> _Directive 1_
Answer these about the survival horror text:
(a) Which two games are named as examples of the power fantasy?
(b) Who is the lead in Crow Country, and what location does the player investigate?
(c) On what date was the piece published?

> _Given text_
^^^^^^^^^^^^^^^^

The survival horror genre has no shortage of leads who share the player's eagerness to go through hell and back to achieve their goal of living to see another day.

Michel Sabbagh, Blogger

May 30, 2024

15 Min Read
The main character of Dead Space, posing in front of dangers
Images provided by author.

When it comes to escaping harsh realities, many would agree that video games have people covered.

Not only can they provide hours of interactive entertainment that puts folks in control of the experience, but they also offer a little something that may sharply contrast with the feeling of powerlessness all souls experience at some point in their lives. That little something is the power fantasy, ranging from blasting hordes of baddies in Trepang2 (2023) to stealthily dispatching foes with supernatural efficiency in Dishonored (2012).

But what if the game in question is loath to grant you a license to liberally make short work of challenges? What if it puts your player character at a greater disadvantage with regard to how powerful they and their enemies are?

In that case, the world of trouble you'd find yourself in would most likely be a house of horrors—literally and figuratively—in which to survive.


Whether you're infiltrating an abandoned research facility as the plucky Regina in the Dino Crisis series or investigating a dilapidated amusement park as Mara Forest in Crow Country, the survival horror genre has no shortage of leads who share the player's eagerness to go through hell and back to achieve their goal of living to see another day—even if they lack the necessary firepower for easily sidestepping an early demise at the hands of daunting adversaries.

However, just because they find themselves in uncharted territory where their deaths may go unnoticed in civilization's eyes doesn't mean they can't be made indelible in players' peepers.

^^^^^^^^^^^^^^^^

> _Provided material_
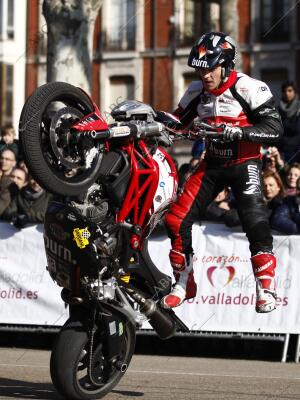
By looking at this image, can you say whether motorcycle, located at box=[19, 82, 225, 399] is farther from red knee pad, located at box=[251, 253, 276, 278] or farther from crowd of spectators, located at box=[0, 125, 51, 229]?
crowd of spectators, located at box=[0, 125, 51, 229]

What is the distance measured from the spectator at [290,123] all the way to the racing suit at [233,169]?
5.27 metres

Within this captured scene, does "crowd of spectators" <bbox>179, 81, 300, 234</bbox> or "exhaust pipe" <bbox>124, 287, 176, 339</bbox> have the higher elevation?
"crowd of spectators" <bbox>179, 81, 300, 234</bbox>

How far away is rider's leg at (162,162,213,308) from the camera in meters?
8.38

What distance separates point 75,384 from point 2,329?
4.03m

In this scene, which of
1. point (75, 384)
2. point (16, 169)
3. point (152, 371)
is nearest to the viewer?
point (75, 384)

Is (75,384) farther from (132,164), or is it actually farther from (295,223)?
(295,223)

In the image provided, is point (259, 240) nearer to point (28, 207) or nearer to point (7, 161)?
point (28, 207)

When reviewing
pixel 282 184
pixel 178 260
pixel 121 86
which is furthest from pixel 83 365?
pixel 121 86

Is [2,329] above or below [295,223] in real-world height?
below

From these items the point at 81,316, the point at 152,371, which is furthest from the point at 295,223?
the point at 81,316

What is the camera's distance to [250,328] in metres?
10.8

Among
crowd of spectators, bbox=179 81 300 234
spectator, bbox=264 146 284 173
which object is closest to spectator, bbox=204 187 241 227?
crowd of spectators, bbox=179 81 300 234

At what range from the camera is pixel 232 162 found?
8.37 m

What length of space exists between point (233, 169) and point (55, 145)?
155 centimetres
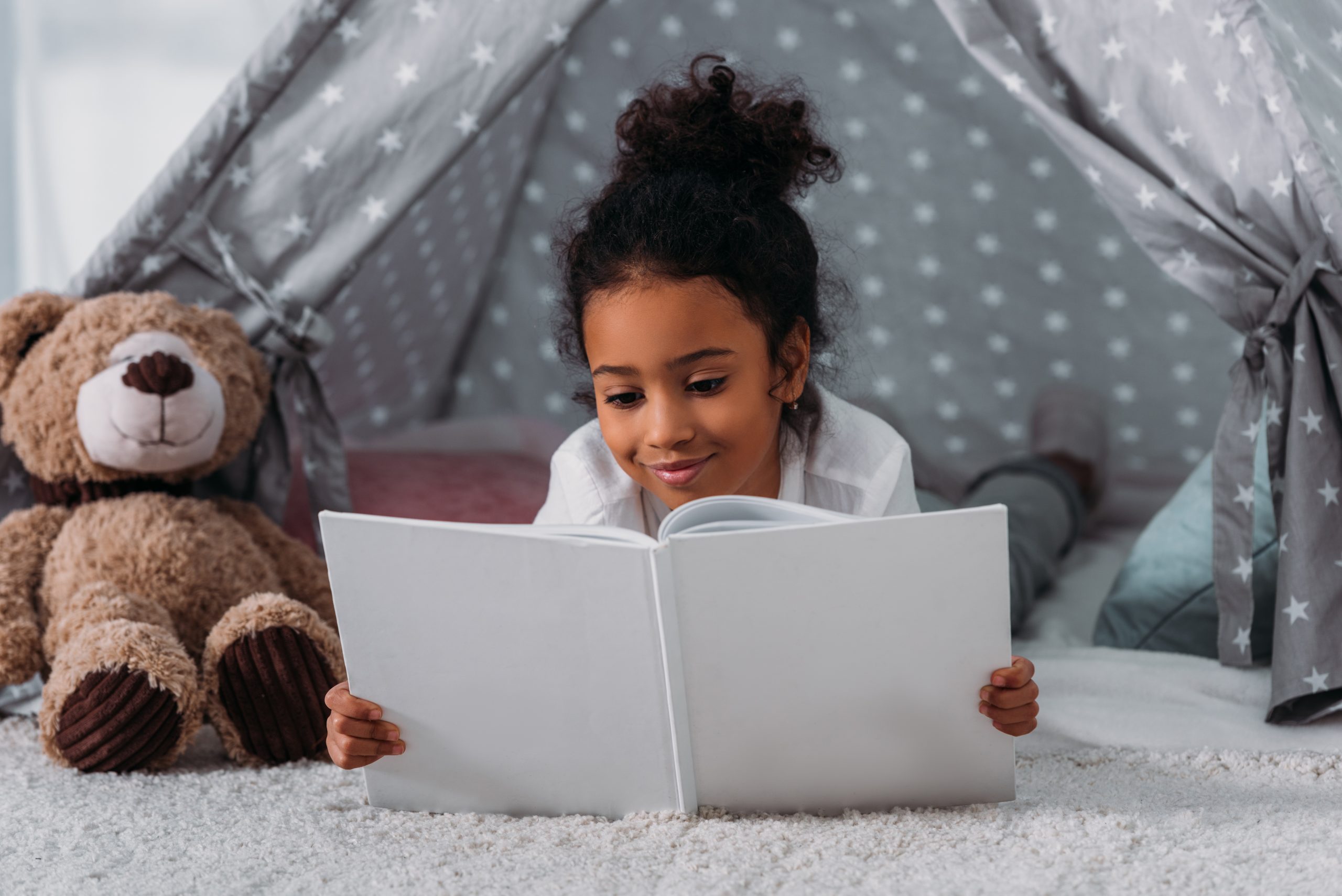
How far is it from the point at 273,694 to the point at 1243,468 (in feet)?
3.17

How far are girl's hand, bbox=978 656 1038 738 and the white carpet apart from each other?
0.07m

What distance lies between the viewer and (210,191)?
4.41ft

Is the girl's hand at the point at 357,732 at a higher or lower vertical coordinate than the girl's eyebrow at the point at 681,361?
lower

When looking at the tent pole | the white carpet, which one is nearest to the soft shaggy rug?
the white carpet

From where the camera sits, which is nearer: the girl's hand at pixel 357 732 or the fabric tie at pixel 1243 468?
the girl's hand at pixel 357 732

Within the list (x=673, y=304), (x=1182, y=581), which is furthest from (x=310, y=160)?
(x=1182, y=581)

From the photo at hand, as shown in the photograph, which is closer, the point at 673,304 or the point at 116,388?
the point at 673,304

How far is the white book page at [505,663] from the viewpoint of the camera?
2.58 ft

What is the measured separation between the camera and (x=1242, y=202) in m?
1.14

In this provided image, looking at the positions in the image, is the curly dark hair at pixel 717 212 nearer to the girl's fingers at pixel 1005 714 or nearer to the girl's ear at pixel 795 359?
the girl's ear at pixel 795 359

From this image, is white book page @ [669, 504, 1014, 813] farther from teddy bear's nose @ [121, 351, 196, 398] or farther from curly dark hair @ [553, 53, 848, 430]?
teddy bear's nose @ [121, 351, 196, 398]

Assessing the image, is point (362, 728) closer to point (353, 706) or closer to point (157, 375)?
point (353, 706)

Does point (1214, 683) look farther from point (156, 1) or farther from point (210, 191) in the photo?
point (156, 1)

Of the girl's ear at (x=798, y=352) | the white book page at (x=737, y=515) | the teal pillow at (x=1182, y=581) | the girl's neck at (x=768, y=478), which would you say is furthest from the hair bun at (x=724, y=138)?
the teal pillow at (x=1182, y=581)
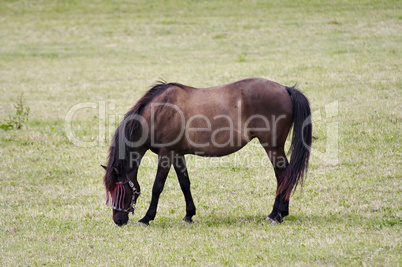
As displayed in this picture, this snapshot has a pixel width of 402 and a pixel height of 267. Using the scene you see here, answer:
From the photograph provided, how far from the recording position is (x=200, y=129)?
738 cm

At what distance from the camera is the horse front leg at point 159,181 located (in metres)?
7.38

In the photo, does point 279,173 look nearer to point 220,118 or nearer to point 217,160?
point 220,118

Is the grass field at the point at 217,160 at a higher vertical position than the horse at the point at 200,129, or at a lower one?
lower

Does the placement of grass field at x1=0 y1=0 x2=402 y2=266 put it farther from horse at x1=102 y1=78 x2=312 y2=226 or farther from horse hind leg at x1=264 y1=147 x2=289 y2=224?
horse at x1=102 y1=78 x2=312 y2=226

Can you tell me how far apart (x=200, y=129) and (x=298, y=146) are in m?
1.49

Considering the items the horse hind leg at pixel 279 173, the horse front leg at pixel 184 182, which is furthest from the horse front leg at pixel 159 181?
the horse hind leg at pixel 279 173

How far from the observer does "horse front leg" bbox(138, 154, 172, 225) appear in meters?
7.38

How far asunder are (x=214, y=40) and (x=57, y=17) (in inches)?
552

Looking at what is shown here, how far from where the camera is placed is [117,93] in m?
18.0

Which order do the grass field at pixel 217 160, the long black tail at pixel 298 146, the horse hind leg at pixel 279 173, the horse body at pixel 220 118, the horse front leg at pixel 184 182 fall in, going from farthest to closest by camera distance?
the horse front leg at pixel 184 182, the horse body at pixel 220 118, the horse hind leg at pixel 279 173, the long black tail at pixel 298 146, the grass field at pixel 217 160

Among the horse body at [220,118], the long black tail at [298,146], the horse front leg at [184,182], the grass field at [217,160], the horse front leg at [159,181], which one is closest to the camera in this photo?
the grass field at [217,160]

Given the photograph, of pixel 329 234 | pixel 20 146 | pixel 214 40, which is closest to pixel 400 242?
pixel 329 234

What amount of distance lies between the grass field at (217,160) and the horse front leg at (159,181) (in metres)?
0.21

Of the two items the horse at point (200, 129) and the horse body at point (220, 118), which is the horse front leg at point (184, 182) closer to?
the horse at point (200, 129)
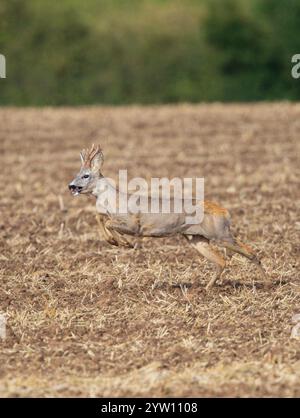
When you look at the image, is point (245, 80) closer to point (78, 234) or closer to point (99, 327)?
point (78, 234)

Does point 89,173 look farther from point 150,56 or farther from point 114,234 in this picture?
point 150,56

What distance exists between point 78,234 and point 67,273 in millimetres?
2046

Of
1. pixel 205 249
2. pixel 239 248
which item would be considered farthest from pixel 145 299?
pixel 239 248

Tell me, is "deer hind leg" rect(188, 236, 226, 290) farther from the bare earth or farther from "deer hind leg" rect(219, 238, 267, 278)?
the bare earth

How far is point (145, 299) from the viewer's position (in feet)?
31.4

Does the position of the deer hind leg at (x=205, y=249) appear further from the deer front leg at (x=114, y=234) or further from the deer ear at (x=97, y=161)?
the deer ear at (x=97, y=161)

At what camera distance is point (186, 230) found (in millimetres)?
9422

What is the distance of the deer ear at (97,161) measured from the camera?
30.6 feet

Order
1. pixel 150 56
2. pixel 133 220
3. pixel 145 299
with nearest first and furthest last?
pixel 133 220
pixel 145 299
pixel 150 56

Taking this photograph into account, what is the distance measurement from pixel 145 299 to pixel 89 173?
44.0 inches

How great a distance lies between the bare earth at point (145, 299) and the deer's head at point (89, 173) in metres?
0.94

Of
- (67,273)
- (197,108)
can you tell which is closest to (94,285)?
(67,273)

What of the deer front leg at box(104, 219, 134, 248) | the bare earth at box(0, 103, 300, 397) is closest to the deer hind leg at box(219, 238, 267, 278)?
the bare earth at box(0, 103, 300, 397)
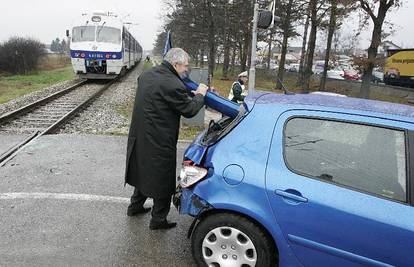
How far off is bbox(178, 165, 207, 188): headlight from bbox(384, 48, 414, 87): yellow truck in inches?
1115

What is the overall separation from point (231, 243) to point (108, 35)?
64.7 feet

^^^^^^^^^^^^^^^^

> _Directive 2_
Pull out each line of the rows that contains the word "Within". Case counts.

> _Task solution 1_
(a) Trepang2 (2023) and Dishonored (2012)
(b) Mara Forest; a dilapidated amusement park
(c) May 30, 2024

> _Task solution 2_
Within this captured scene, does "crowd of spectators" <bbox>179, 81, 300, 234</bbox> or "exhaust pipe" <bbox>124, 287, 176, 339</bbox> have the higher elevation?
Within the list (x=673, y=304), (x=1182, y=581), which is furthest from (x=310, y=160)?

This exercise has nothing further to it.